Records from a data source:
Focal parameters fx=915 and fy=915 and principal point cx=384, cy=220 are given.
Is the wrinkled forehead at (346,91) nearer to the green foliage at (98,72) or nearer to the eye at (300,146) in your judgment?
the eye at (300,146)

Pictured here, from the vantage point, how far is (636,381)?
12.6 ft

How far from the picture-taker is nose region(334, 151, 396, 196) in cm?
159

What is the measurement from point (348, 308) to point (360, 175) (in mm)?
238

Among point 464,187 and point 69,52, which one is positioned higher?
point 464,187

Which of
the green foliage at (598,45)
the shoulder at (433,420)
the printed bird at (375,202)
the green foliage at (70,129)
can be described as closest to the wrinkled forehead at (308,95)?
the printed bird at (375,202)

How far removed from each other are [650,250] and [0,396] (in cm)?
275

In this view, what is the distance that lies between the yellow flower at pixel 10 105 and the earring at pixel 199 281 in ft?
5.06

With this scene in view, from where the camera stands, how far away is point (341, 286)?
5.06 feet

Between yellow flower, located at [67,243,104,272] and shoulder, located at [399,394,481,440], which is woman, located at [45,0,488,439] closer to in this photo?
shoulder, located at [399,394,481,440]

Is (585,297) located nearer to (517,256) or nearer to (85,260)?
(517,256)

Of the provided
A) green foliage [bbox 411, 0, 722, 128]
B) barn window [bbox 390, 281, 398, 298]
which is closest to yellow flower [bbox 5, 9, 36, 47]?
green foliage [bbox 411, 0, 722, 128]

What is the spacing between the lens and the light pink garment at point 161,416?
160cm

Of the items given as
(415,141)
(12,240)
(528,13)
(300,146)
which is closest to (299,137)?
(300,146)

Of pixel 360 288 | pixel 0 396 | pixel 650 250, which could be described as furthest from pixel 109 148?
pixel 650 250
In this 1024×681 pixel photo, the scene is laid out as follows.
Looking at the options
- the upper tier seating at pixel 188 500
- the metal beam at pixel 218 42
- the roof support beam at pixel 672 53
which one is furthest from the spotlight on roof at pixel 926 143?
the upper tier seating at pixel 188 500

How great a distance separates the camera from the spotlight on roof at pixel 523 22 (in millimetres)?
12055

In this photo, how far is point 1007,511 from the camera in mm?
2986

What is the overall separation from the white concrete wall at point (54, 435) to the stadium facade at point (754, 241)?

DIRECTION: Reproduce the listing above line for line, without changing a single character.

FINAL RESULT:
Focal parameters fx=915 and fy=915 and principal point cx=384, cy=220 are given.
Is the wrinkled forehead at (346,91) nearer to the green foliage at (98,72) or nearer to the eye at (300,146) in your judgment?
the eye at (300,146)

Pictured here, from the vantage point, how far is (636,381)?
12.6 ft

How far from the picture-taker is nose region(334, 151, 396, 196) in cm?
159

What is the measurement from point (348, 308) to point (360, 175) (in mm)?
238

Among point 464,187 and point 69,52, which one is positioned higher?
point 464,187

Which of
the green foliage at (598,45)
the shoulder at (433,420)
the printed bird at (375,202)
the green foliage at (70,129)
can be described as closest to the wrinkled forehead at (308,95)?
the printed bird at (375,202)

How far removed from each other are [650,250] and [0,396] (in cm)?
275

In this view, what is the distance that lies between the yellow flower at pixel 10 105 and the earring at pixel 199 281 in ft?
5.06

With this scene in view, from where the camera stands, how far away is point (341, 286)?
5.06 feet

Between yellow flower, located at [67,243,104,272] and shoulder, located at [399,394,481,440], which is woman, located at [45,0,488,439] closer to in this photo?
shoulder, located at [399,394,481,440]

Is (585,297) located nearer to (517,256) or nearer to (85,260)?
(517,256)

Of the provided
A) green foliage [bbox 411, 0, 722, 128]
B) barn window [bbox 390, 281, 398, 298]
which is closest to yellow flower [bbox 5, 9, 36, 47]?
green foliage [bbox 411, 0, 722, 128]

What is the spacing between the lens and the light pink garment at point 161,416?
160cm

Of the items given as
(415,141)
(12,240)
(528,13)
(300,146)
which is closest to (299,137)?
(300,146)

Of pixel 360 288 | pixel 0 396 | pixel 650 250, which could be described as furthest from pixel 109 148?
pixel 650 250
In this 1024×681 pixel photo, the scene is laid out as follows.
Looking at the options
- the upper tier seating at pixel 188 500
- the metal beam at pixel 218 42
- the roof support beam at pixel 672 53
which one is furthest from the spotlight on roof at pixel 926 143?
the upper tier seating at pixel 188 500

How great a distance separates the camera from the spotlight on roof at pixel 523 22 (in millimetres)?
12055

In this photo, how far is point 1007,511 from the camera in mm?
2986

What is the overall separation from the white concrete wall at point (54, 435) to the stadium facade at point (754, 241)?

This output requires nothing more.